>> begin

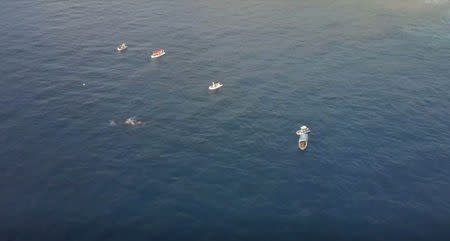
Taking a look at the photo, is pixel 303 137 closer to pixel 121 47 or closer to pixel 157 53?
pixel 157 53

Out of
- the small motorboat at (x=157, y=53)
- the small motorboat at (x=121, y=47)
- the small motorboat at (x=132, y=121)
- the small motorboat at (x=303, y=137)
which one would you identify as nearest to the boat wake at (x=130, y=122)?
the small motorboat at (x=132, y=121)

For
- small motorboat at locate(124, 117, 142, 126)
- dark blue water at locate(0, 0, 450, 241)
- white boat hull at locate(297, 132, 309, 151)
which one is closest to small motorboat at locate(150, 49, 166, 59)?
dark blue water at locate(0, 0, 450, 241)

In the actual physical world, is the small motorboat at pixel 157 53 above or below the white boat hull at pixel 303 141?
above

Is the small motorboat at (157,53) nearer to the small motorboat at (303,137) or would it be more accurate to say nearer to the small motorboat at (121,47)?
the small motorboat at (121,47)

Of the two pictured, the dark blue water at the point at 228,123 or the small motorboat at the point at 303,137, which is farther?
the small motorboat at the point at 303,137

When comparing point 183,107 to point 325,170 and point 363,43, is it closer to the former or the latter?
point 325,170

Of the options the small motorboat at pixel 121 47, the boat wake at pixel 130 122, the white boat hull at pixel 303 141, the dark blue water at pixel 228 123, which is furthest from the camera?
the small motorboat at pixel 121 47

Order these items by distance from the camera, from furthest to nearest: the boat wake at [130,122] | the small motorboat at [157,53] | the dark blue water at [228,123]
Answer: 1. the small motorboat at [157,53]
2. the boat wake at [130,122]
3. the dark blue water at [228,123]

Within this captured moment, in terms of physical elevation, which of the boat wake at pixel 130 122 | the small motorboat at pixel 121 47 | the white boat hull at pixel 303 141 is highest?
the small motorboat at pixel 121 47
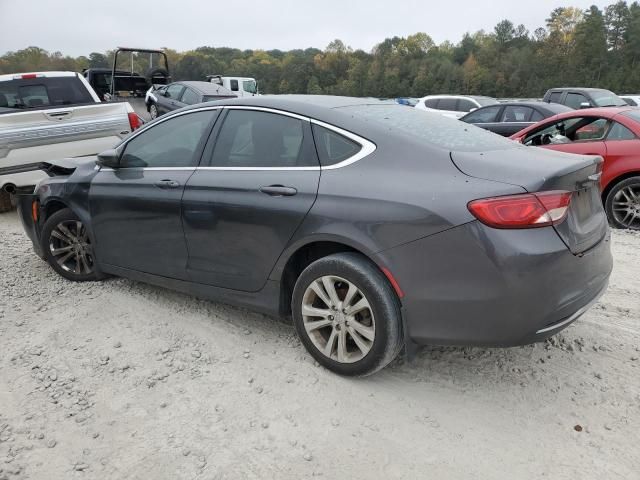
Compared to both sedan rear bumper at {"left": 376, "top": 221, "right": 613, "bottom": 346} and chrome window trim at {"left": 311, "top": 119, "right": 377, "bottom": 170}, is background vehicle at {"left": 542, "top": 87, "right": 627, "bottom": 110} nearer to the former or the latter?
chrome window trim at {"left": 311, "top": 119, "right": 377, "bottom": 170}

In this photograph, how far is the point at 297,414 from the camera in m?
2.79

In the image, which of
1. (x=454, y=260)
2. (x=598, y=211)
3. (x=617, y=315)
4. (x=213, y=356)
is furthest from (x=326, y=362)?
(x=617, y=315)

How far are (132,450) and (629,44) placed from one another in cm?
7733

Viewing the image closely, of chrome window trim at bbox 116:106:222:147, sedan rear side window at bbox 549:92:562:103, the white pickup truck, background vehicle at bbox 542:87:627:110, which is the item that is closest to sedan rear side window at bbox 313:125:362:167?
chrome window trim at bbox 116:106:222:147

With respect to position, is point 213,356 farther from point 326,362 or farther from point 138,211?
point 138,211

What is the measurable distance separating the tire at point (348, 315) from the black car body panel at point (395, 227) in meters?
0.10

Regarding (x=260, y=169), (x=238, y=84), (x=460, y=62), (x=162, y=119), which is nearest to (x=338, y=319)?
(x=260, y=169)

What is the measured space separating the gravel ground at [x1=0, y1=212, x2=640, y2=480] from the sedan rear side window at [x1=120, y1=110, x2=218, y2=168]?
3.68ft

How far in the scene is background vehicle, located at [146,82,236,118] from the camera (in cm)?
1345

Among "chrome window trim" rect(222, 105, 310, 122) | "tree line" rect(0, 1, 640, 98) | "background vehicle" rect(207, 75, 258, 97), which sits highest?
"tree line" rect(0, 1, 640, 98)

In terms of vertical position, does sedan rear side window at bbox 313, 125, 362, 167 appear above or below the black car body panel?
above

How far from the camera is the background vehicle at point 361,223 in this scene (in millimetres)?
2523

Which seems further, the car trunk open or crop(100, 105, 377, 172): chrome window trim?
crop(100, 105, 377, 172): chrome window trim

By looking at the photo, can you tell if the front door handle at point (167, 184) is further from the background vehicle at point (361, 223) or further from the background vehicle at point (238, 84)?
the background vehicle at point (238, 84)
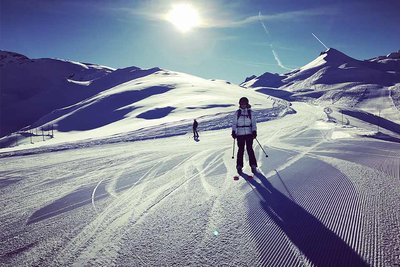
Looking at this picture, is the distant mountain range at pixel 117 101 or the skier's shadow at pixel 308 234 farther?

>> end

Rewrite all of the rows above, swapping each occurrence of "white boat hull" for "pale boat hull" and leaving everything else unchanged. Omit the pictures from your answer.

Taking a look at the photo, is pixel 303 137 closer to pixel 121 47 or closer to pixel 157 53?
pixel 157 53

Out of
- the small motorboat at (x=157, y=53)
- the small motorboat at (x=121, y=47)
- the small motorboat at (x=132, y=121)
- the small motorboat at (x=303, y=137)
which one would you identify as nearest to the boat wake at (x=130, y=122)?
the small motorboat at (x=132, y=121)

For
- small motorboat at locate(124, 117, 142, 126)
- dark blue water at locate(0, 0, 450, 241)
- pale boat hull at locate(297, 132, 309, 151)
which one is closest to small motorboat at locate(150, 49, 166, 59)?
dark blue water at locate(0, 0, 450, 241)

In the actual physical world, is the small motorboat at pixel 157 53 above or below the pale boat hull at pixel 303 141?
above

Is the small motorboat at (157,53) nearer to the small motorboat at (303,137) or would it be more accurate to say nearer to the small motorboat at (121,47)?
the small motorboat at (121,47)

Of the two pictured, the dark blue water at the point at 228,123 or the small motorboat at the point at 303,137, which is farther?
the small motorboat at the point at 303,137

When comparing point 183,107 to point 325,170 and point 363,43, is it closer to the former or the latter?
point 325,170

Of the options the small motorboat at pixel 121 47, the boat wake at pixel 130 122, the pale boat hull at pixel 303 141, the dark blue water at pixel 228 123, which is furthest from the camera?
the small motorboat at pixel 121 47

Order these items by distance from the camera, from furthest to nearest: the boat wake at [130,122] | the small motorboat at [157,53] | the dark blue water at [228,123]
Answer: 1. the small motorboat at [157,53]
2. the boat wake at [130,122]
3. the dark blue water at [228,123]

Within this captured moment, in terms of physical elevation, which of the boat wake at pixel 130 122 | the small motorboat at pixel 121 47 | the pale boat hull at pixel 303 141 is highest?
the small motorboat at pixel 121 47
Compared to both sedan rear bumper at {"left": 376, "top": 221, "right": 613, "bottom": 346} and chrome window trim at {"left": 311, "top": 119, "right": 377, "bottom": 170}, is background vehicle at {"left": 542, "top": 87, "right": 627, "bottom": 110} nearer to the former or the latter?
chrome window trim at {"left": 311, "top": 119, "right": 377, "bottom": 170}

In this photograph, how far is the point at 297,414 from the camera in m?
2.79

In the image, which of
1. (x=454, y=260)
2. (x=598, y=211)
3. (x=617, y=315)
4. (x=213, y=356)
is furthest from (x=326, y=362)?
(x=617, y=315)

How far are (132,450) and (629,44) placed from one another in cm?
7733

Viewing the image closely, of chrome window trim at bbox 116:106:222:147, sedan rear side window at bbox 549:92:562:103, the white pickup truck, background vehicle at bbox 542:87:627:110, which is the item that is closest to sedan rear side window at bbox 313:125:362:167?
chrome window trim at bbox 116:106:222:147

With respect to position, is point 213,356 farther from point 326,362 or farther from point 138,211?
point 138,211

What is the measurable distance separating the tire at point (348, 315) from the black car body panel at point (395, 227) in meters?
0.10

Regarding (x=260, y=169), (x=238, y=84), (x=460, y=62), (x=162, y=119), which is nearest to (x=338, y=319)?
(x=260, y=169)

What is the measured space separating the gravel ground at [x1=0, y1=212, x2=640, y2=480] from the sedan rear side window at [x1=120, y1=110, x2=218, y2=168]?
3.68ft

How far in the scene is background vehicle, located at [146,82,236,118] from the camera (in cm)?
1345

Among "chrome window trim" rect(222, 105, 310, 122) | "tree line" rect(0, 1, 640, 98) | "background vehicle" rect(207, 75, 258, 97), which sits highest?
"tree line" rect(0, 1, 640, 98)

In terms of vertical position, does sedan rear side window at bbox 313, 125, 362, 167 appear above or below the black car body panel?
above

How far from the camera is the background vehicle at point 361,223 in this scene (in millimetres)?
2523

Which seems further, the car trunk open or crop(100, 105, 377, 172): chrome window trim?
crop(100, 105, 377, 172): chrome window trim

By looking at the photo, can you tell if the front door handle at point (167, 184) is further from the background vehicle at point (361, 223) or further from the background vehicle at point (238, 84)?
the background vehicle at point (238, 84)
Looking at this picture, is the distant mountain range at pixel 117 101 or the skier's shadow at pixel 308 234 farther?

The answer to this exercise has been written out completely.